Records provided -
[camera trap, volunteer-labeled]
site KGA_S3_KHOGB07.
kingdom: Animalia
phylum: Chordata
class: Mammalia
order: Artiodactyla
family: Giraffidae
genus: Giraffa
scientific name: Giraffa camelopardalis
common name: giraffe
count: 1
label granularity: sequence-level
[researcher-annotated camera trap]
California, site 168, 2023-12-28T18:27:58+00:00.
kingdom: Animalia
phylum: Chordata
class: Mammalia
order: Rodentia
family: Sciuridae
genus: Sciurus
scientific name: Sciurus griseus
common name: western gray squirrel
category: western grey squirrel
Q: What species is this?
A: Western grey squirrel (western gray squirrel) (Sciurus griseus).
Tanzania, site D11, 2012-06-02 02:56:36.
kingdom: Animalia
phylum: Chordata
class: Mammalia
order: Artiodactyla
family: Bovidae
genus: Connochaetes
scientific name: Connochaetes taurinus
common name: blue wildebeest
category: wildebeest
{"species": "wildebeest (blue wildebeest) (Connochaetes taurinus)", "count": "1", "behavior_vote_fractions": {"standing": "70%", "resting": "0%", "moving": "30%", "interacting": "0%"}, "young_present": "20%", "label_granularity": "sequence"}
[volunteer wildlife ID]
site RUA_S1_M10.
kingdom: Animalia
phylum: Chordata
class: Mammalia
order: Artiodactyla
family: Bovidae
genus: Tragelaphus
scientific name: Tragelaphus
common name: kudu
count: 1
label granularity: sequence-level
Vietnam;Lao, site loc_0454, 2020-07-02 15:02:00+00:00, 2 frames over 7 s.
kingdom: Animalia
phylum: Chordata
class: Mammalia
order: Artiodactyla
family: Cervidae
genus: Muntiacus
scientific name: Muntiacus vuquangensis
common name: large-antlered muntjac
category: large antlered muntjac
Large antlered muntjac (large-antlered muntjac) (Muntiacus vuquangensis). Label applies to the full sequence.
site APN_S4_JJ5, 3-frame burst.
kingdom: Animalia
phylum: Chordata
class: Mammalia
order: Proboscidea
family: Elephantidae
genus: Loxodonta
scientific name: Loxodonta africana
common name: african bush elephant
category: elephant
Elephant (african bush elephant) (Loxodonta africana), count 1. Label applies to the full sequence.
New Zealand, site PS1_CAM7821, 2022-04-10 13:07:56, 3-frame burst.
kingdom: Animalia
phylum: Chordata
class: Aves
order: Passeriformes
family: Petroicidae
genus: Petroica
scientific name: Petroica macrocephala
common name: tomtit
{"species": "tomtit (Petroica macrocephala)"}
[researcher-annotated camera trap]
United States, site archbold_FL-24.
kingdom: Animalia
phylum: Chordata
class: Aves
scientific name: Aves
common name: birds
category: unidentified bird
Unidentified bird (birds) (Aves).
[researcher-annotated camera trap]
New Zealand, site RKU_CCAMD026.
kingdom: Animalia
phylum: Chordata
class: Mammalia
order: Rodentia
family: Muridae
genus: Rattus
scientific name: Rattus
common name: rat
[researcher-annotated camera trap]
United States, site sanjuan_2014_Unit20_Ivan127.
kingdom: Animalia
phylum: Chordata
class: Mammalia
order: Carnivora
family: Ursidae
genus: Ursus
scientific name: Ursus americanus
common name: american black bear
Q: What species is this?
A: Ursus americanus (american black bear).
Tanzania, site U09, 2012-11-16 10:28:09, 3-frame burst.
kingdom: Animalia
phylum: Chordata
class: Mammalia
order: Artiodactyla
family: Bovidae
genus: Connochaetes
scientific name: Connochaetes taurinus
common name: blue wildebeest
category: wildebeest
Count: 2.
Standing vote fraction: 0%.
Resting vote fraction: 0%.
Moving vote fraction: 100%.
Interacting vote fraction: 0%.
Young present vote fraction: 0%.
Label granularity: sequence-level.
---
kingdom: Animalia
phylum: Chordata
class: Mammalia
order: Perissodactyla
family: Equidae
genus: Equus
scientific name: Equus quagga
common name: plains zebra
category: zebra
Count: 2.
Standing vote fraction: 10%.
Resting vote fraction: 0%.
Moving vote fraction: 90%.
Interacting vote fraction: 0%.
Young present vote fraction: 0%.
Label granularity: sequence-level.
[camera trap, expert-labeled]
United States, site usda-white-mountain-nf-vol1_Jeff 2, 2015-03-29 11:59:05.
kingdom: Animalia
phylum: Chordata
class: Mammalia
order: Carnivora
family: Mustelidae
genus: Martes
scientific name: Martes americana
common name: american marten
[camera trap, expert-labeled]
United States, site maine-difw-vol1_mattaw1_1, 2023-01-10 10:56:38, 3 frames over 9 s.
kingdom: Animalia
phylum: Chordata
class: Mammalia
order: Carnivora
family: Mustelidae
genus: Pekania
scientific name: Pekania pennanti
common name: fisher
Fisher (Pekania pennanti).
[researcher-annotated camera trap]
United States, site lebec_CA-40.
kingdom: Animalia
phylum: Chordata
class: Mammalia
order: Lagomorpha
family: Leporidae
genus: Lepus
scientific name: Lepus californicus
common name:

Task details - Report each line above containing the string "burst".

Exercise answer -
site APN_S4_JJ5, 3-frame burst.
New Zealand, site PS1_CAM7821, 2022-04-10 13:07:56, 3-frame burst.
Tanzania, site U09, 2012-11-16 10:28:09, 3-frame burst.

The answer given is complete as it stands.